Maricopa County Board Orders Audit Of Election Equipment And Software
The Maricopa County Board of Supervisors unanimously voted Wednesday to hire independent auditors to conduct another review of the 2020 general election.
The county already conducted a hand count audit of the November election that verified their equipment counted ballots flawlessly. Elections Director Scott Jarrett said the new forensic audit, which goes beyond the legally required reviews of the election, will examine Dominion Voting Systems equipment and software.
Jarrett predicted the results will prove what he says the county already knows to be true: That election equipment used in 2020 wasn’t hacked, isn’t connected to the internet and wasn’t subjected to malicious software, among other rumors and false allegations.
“I am confident. I know that information, those rumors are not true,” Jarrett told the board. “But there are a certain number of people, I think a good number of people in our community, that do have distrust, they’ve heard those rumors, and they don’t know what to believe.”
Republican Supervisor Steve Chucri said misinformation is so persistent that it no longer matters why so many people doubt the election results — what matters, he said, is addressing the community’s concerns.
“This isn’t an issue of being to the far left. This isn’t an issue of being to the far right. My mother is not politically engaged and she questioned this equipment,” Chucri said.
Democratic Supervisor Steve Gallardo disagreed.
The root cause of those doubts are Republican officials who aren’t happy with Democratic wins in Arizona, he said.
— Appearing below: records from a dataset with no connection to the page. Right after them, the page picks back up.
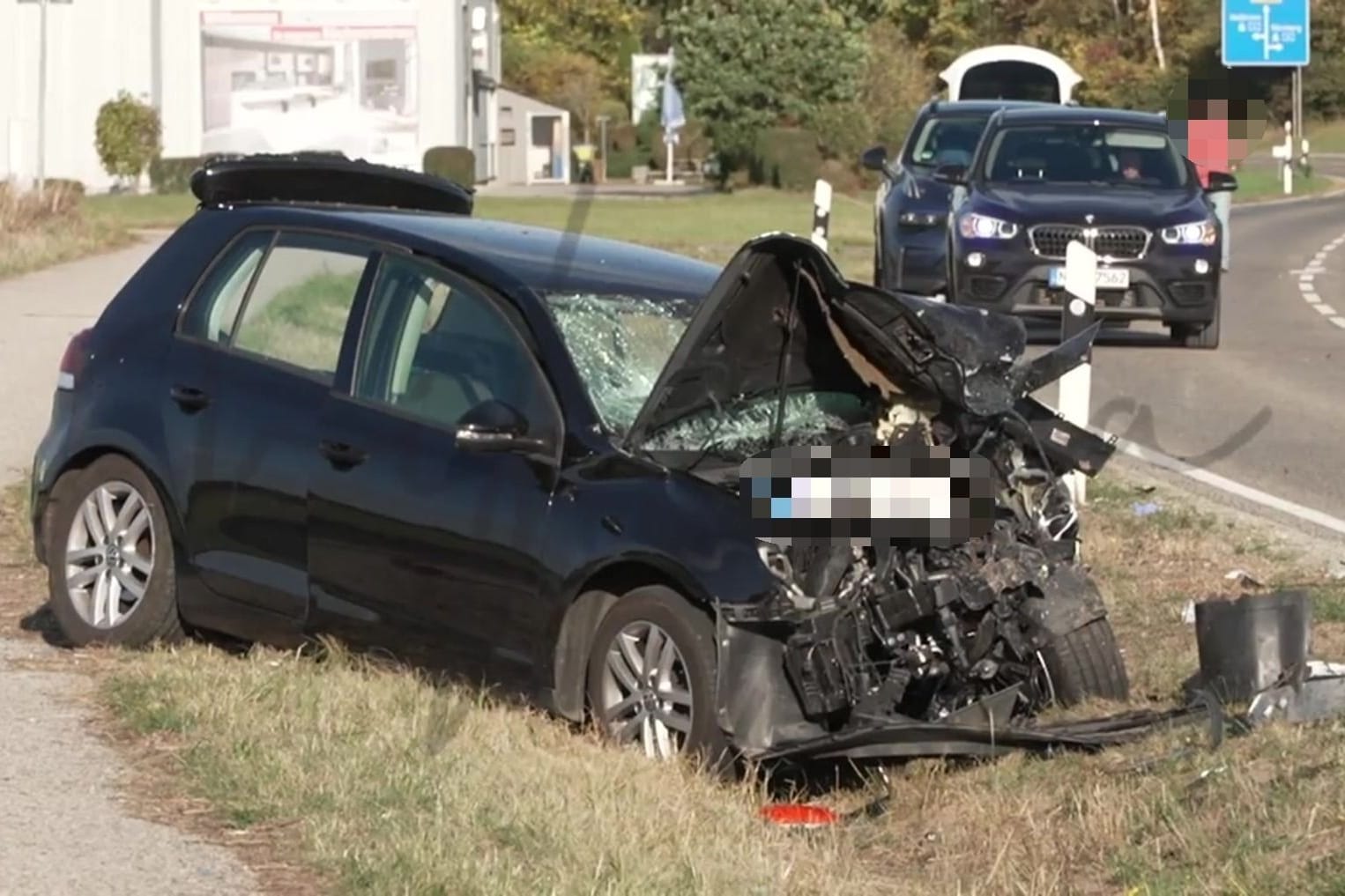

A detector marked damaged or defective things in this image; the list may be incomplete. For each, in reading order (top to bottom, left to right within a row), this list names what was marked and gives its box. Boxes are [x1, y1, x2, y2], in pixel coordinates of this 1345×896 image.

black wrecked car [860, 99, 1049, 292]
black wrecked car [941, 105, 1231, 350]
shattered windshield [540, 292, 694, 433]
crumpled car hood [624, 231, 1097, 446]
detached car tire [45, 457, 184, 645]
black wrecked car [28, 153, 1134, 769]
detached car tire [586, 586, 732, 769]
detached car tire [1032, 613, 1129, 705]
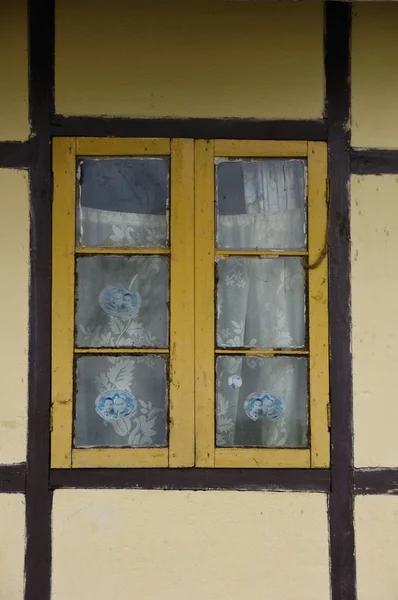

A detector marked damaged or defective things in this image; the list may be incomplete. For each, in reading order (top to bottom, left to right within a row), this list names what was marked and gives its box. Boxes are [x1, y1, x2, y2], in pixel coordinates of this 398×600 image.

chipped yellow paint [51, 138, 76, 472]
chipped yellow paint [73, 448, 168, 466]
chipped yellow paint [75, 138, 170, 156]
chipped yellow paint [168, 139, 194, 468]
chipped yellow paint [195, 141, 216, 468]
chipped yellow paint [215, 139, 308, 158]
chipped yellow paint [215, 450, 310, 468]
chipped yellow paint [308, 142, 330, 468]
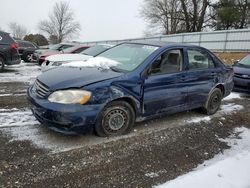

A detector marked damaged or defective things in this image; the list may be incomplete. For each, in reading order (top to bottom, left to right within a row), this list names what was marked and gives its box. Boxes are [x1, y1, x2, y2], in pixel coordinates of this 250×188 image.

damaged blue car [27, 41, 234, 136]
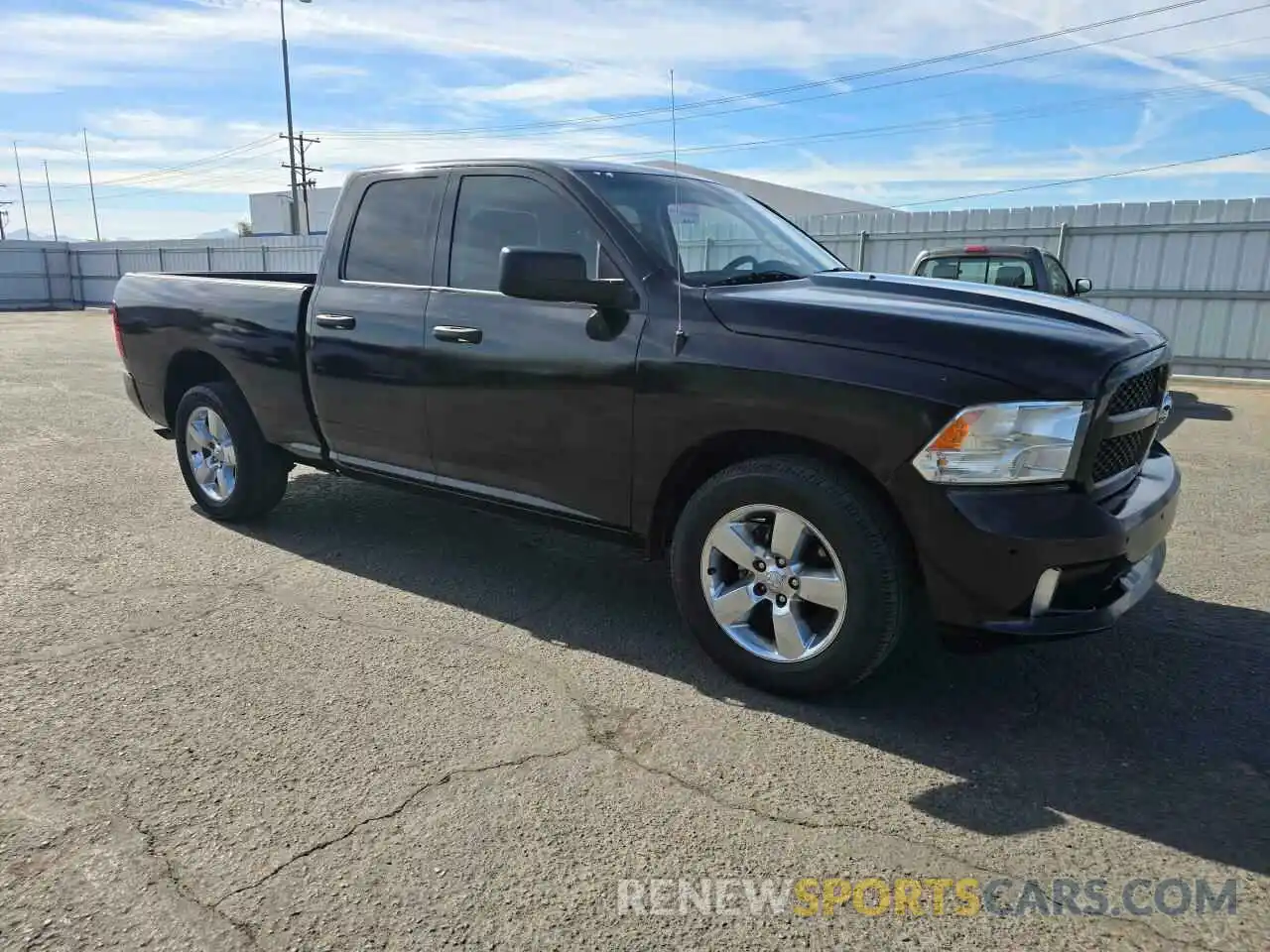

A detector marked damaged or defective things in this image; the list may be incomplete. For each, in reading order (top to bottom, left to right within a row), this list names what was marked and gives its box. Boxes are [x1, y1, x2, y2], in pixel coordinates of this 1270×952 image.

cracked asphalt [0, 309, 1262, 948]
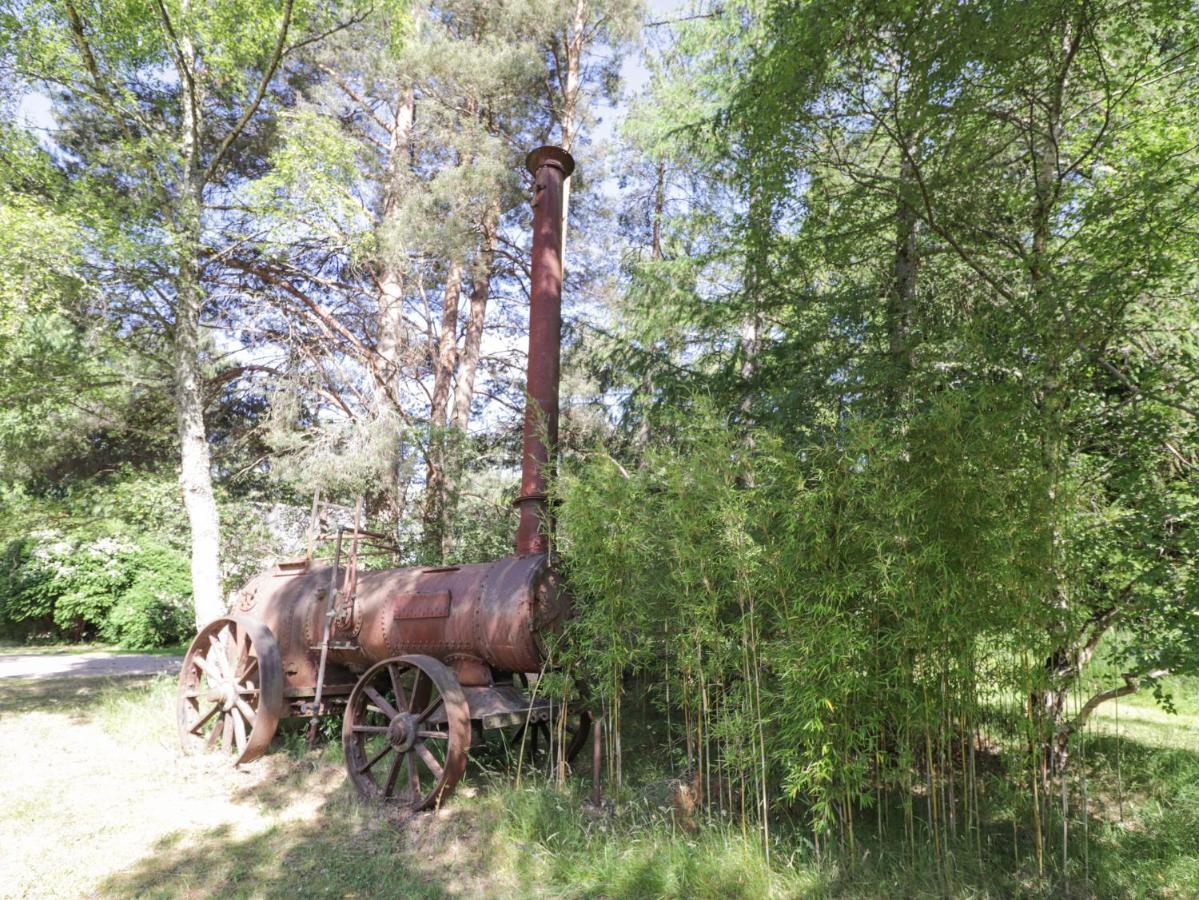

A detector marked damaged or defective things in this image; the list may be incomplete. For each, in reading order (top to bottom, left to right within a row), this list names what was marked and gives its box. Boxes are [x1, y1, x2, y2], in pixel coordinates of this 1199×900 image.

rusty steam engine [177, 148, 592, 808]
tall rusty smokestack [512, 146, 576, 556]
“And to be honest, that’s quite normal in the world of elections. Folks that are not happy with the results generally do complain. This year they took it a step further,” Gallardo said.
Gallardo said he knows that yet another audit won’t convince some doubters -- in particular, some Republicans -- that the election was fair and secure.
To that point, a handful of Republican senators have already said they won’t be satisfied with the county’s forensic audit.
"The Senate is moving forward with our own audit," said Sen. Kelly Townsend (R-Mesa), one of the Arizona legislators who has expressed doubt about the reported election returns.
And Sen. Warren Petersen (R-Gilbert) said the Senate still intends to do its own examination.
Senate Republicans have issued two subpoenas seeking a host of voting records and their own forensic audit of Maricopa County’s election, but remain deadlocked in negotiations with county attorneys over access to certain records and voting equipment.
Senate President Karen Fann, however, said it's yet to be determined whether the Senate will do its own review. She wants to see exactly what the supervisors approve and the extent of the proposed audit.
"I'm waiting for a copy of that so I can see if that scope is everything that we were looking for," Fann told Capitol Media Services.
"And if it is, great," she said. "And if it's not, we'll have to have a conversation about what do we need to do to make sure we can truly put this thing to bed and answer all of these questions that so many of our constituents have."
Gallardo accused Republican legislators of an ulterior motive — questioning the election’s integrity to support dozens of bills that Gallardo said would suppress votes in future elections.
“That’s what this is about. They need to use our election as justification for the bills that they are introducing right now. That’s what they are,” Gallardo said of Republican lawmakers. “They don’t like who’s voting, so let’s make it more difficult for them to vote.”
“Anyone who doesn’t look like them or think like them, they don’t want them to vote,” he added.